C’est Wa Layli (la nuit) à Walfadjri (l’Aurore). Sidy Lamine Niasse est parti. A jamais. Que de symboles ! Mais surtout, quelle perte. Une perte pour le Sénégal, dont il a participé activement aux luttes démocratiques, progressistes et sociales, durant presque un demi-siècle. Quelle perte pour la presse sénégalaise, dont il est l’un des dignes précurseurs. Enfin, quelle perte pour la Umma islamique.
Wal Fadjri (l’Aurore) est tombé. C’est Wa Layli (la nuit) depuis hier matin. Sidy Lamine Niasse est parti. Le combattant infatigable a rendu les armes. Au-delà de toutes ses casquettes temporelles, Sidy Lamine Niasse était avant tout un religieux, très engagé pour la cause de l’islam. Et ce n’est guère surprenant pour un descendant de Mawlana Mame Abdoulaye Niass.
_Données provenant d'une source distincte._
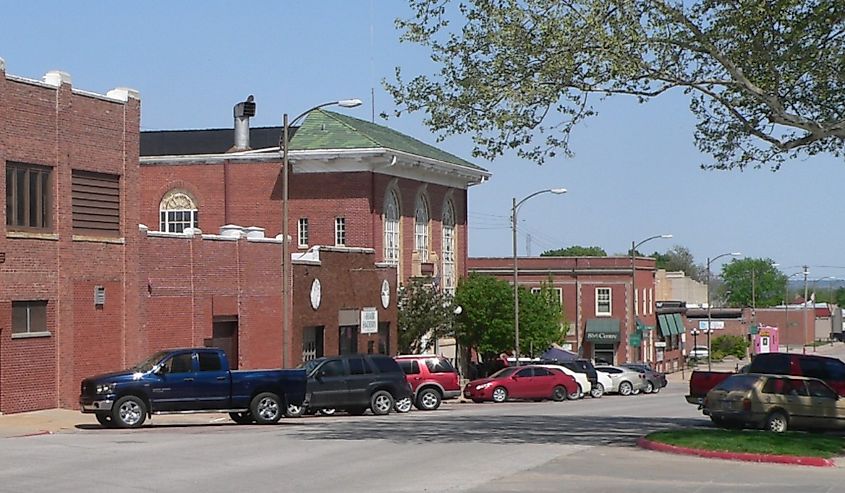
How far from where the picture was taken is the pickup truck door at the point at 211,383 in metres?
30.1

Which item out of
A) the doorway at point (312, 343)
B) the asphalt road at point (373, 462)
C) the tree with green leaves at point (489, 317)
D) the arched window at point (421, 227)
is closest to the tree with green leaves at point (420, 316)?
the arched window at point (421, 227)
Qui, en plus de l’héritage maraboutique familiale, a fait des études islamiques poussées. Son combat pour la cause islamique est mesurable à son obstination à défendre la cause du peuple opprimé de la Palestine, ainsi que sa propension à monter au front, chaque fois que les intérêts de l’islam ou des peuples musulmans sont menacés dans n’importe quelle partie du monde. Son combat pour l’islam se mesurait aussi à l’aune de son attachement à la promotion de l’intelligentsia de culture et de formation arabophone, souvent marginalisée dans notre pays.
Par son œuvre, il a démontré que ceux qui sont formés à «l’école arabe», comme on dit chez nous, sont aussi dignes que ceux formés à l’école occidentale. Au plan national, il entretenait des relations particulière avec les différents chefs confrériques, incarnant un véritable trait d’union entre eux. Il était aussi très modéré dans la différenciation des principales branches islamiques : sunnites, chiites et soufis.
Un combattant constant des libertés et un acteur des luttes démocratiques et progressistes
Le nom de Sidy Lamine Niasse est incontestablement et à jamais lié aux luttes démocratiques, sociales et progressistes qu’a connues le Sénégal ces dernières décennies. Qui ne se rappelle son engagement sans faille en 2012, quand il a fallu combattre le régime Wade ? Il a toujours été au front, notamment lors de cette historique journée du 23 juin 2011. Défenseur infatigable des libertés et de la démocratie, il a été de tous les combats, risquant même de compromettre la viabilité de son outil de travail, son entreprise de presse devenue une véritable mur des lamentations pour les «sans voix». Son émission «Diine ak Diamono», qui résumait toute la personnalité multidimensionnelle de l’homme et où il s’est souvent signalé par des prises de positions fortes sur la situation politique ou socioéconomique du pays, était dans la droite ligne de ce combat patriotique et progressiste qu’il menait depuis fort longtemps. Dans un passé plus lointain, cette attitude de «révolutionnaire» lui avait valu des déboires avec le régime de Senghor, qui a même eu à l’envoyer en prison.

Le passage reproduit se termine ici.